## Job
Rewrite the data from the line that has "Time of clock at [308,206,342,239]: 7:01" through the line that has "Time of clock at [284,87,300,99]: 9:22", changing "clock" to "watch" and keeping everything else the same. Omit the pictures from your answer.

## Exercise materials
══════

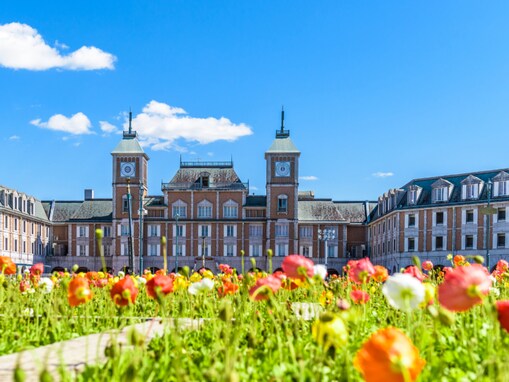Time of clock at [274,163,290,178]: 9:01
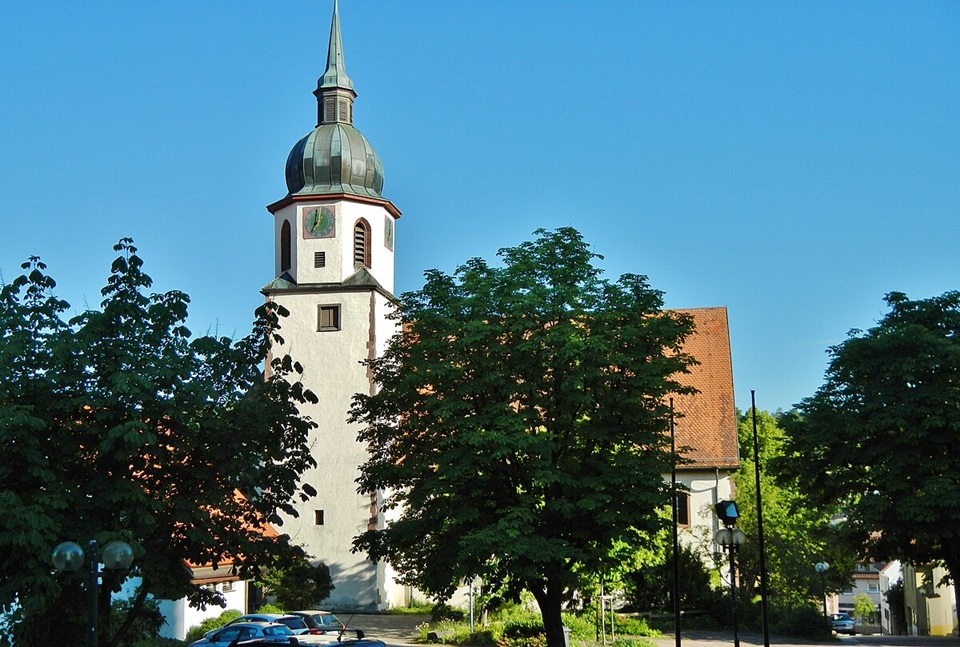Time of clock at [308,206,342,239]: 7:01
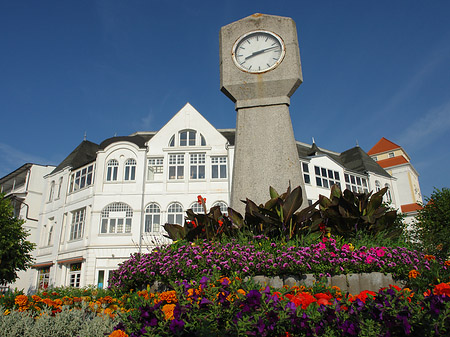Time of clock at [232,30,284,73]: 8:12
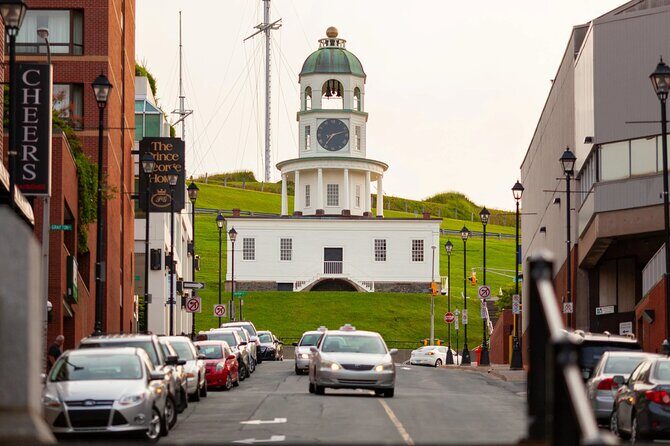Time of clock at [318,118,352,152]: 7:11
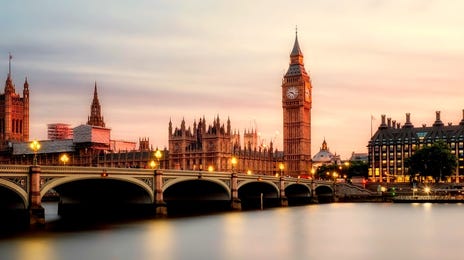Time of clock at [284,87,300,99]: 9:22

══════

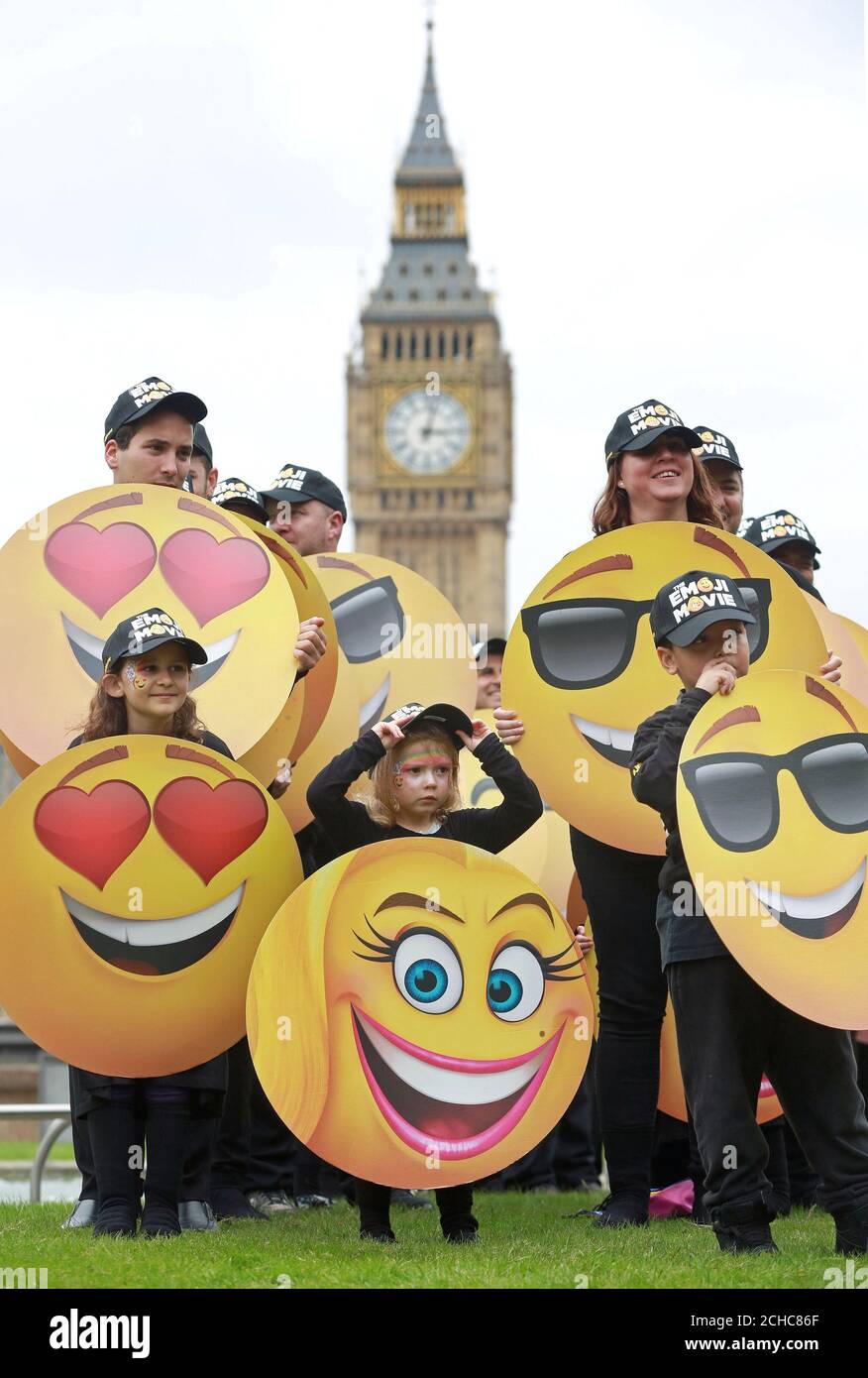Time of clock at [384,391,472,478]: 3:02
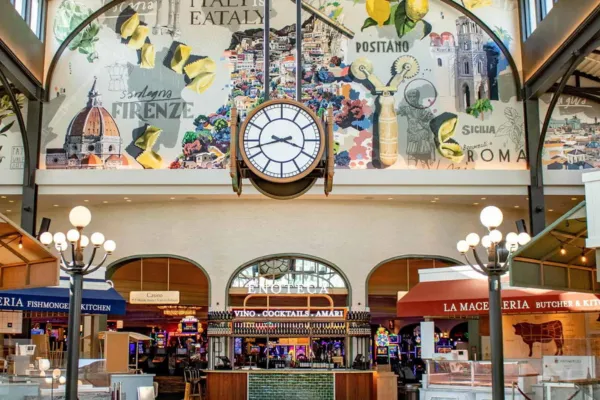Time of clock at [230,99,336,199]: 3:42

══════

## Answer
Time of watch at [308,206,342,239]: 7:01
Time of watch at [232,30,284,73]: 8:12
Time of watch at [318,118,352,152]: 7:11
Time of watch at [284,87,300,99]: 9:22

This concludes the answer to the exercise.